What to do:
1) In the statistics exam paper, how many marks are available in total?
2) Please continue the statistics exam paper from the point where it stops.

Adm. number | Year/grade | Stream | |||

Subject | Probability & Statistics 1 (S1) | Variant(s) | P63 | ||

Start time | Duration | Stop time |

Qtn No. | 1 | 2 | 3 | 4 | 5 | 6 | 7 | Total |
---|---|---|---|---|---|---|---|---|

Marks | 5 | 5 | 6 | 5 | 6 | 9 | 9 | 45 |

Score |

Question 1 Code: 9709/63/M/J/14/1, Topic: Representation of data

Some adults and some children each tried to estimate, without using a watch, the number of seconds that had elapsed in a fixed time-interval. Their estimates are shown below. $$ \begin{array}{llllllllllllllll} \text {Adults:} & 55 & 58 & 67 & 74 & 63 & 61 & 63 & 71 & 56 & 53 & 54 & 78 & 73 & 64 & 62 \\ \text {Children:} & 86 & 95 & 89 & 72 & 61 & 84 & 77 & 92 & 81 & 54 & 43 & 68 & 62 & 67 & 83 \end{array} $$$\text{(i)}$ Draw a back-to-back stem-and-leaf diagram to represent the data. $[3]$

$\text{(ii)}$ Make two comparisons between the estimates of the adults and the children. $[2]$

Question 2 Code: 9709/63/M/J/12/2, Topic: Representation of data

The heights, $x \mathrm{~cm}$, of a group of young children are summarised by

$$ \Sigma(x-100)=72, \quad \Sigma(x-100)^{2}=499.2 $$The mean height is $104.8 \mathrm{~cm}$.

$\text{(i)}$ Find the number of children in the group.

$\text{(ii)}$ Find $\Sigma(x-104.8)^{2}$.

Question 3 Code: 9709/63/M/J/14/2, Topic: The normal distribution

There is a probability of $\frac{1}{7}$ that Wenjie goes out with her friends on any particular day. 252 days are chosen at random.

$\text{(i)}$ Use a normal approximation to find the probability that the number of days on which Wenjie goes out with her friends is less than than 30 or more than 44. $[5]$

$\text{(ii)}$ Give a reason why the use of a normal approximation is justified. $[1]$

Question 4 Code: 9709/63/M/J/15/2, Topic: Probability

When Joanna cooks, the probability that the meal is served on time is $\frac{1}{5}$. The probability that the kitchen is left in a mess is $\frac{3}{5}$. The probability that the meal is not served on time and the kitchen is not left in a mess is $\frac{3}{10}$. Some of this information is shown in the following table.

Supplied material:
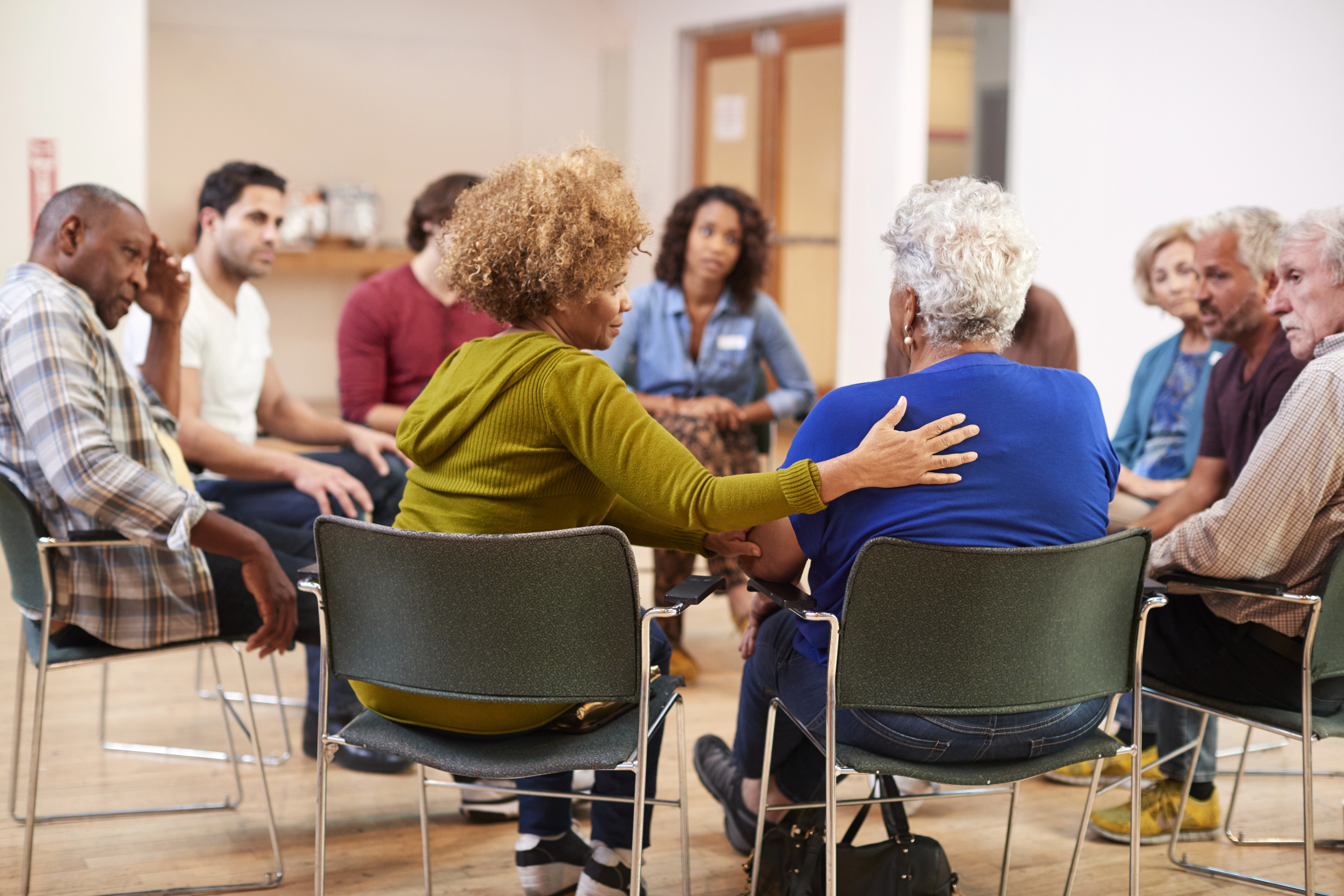 People sitting in a circle while talking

Per-task answers:
1) 45 marks.

2)
$$ \begin{array}{|l|c|c|c|} \hline & \text{Kitchen left in a mess} & \text{Kitchen not left in a mess} & \text{Total} \\ \hline \text{Meal served on time} & & & \frac{1}{5} \\ \hline \text{Meal not served on time} & & \frac{3}{10} & \\ \hline \text{Total} & & & 1 \\ \hline \end{array} $$$\text{(i)}$ Copy and complete the table. $[3]$

$\text{(ii)}$ Given that the kitchen is left in a mess, find the probability that the meal is not served on time. $[2]$

Question 5 Code: 9709/63/M/J/18/2, Topic: The normal distribution

The random variable $X$ has the distribution $\mathrm{N}\left(-3, \sigma^{2}\right)$. The probability that a randomly chosen value of $X$ is positive is $0.25$.

$\text{(i)}$ Find the value of $\sigma$. $[3]$

$\text{(ii)}$ Find the probability that, of 8 random values of $X$, fewer than 2 will be positive. $[3]$

Question 6 Code: 9709/63/M/J/12/3, Topic: Permutations and combinations

$\text{(i)}$ In how many ways can all 9 letters of the word TELEPHONE be arranged in a line if the letters $\mathrm{P}$ and $\mathrm{L}$ must be at the ends? $[1]$

How many different selections of 4 letters can be made from the 9 letters of the word TELEPHONE if

$\text{(ii)}$ there are no Es, $[1]$

$\text{(iii)}$ there is exactly $1 \mathrm{E}$, $[2]$

$\text{(iv)}$ there are no restrictions? $[4]$

Question 7 Code: 9709/63/M/J/20/5, Topic: Discrete random variables

A pair of fair coins is thrown repeatedly until a pair of tails is obtained. The random variable $X$ denotes the number of throws required to obtain a pair of tails.

$\text{(a)}$ Find the expected value of $X$. $[1]$

$\text{(b)}$ Find the probability that exactly 3 throws are required to obtain a pair of tails. $[1]$

$\text{(c)}$ Find the probability that fewer than 6 throws are required to obtain a pair of tails. $[2]$

On a different occasion, a pair of fair coins is thrown 80 times.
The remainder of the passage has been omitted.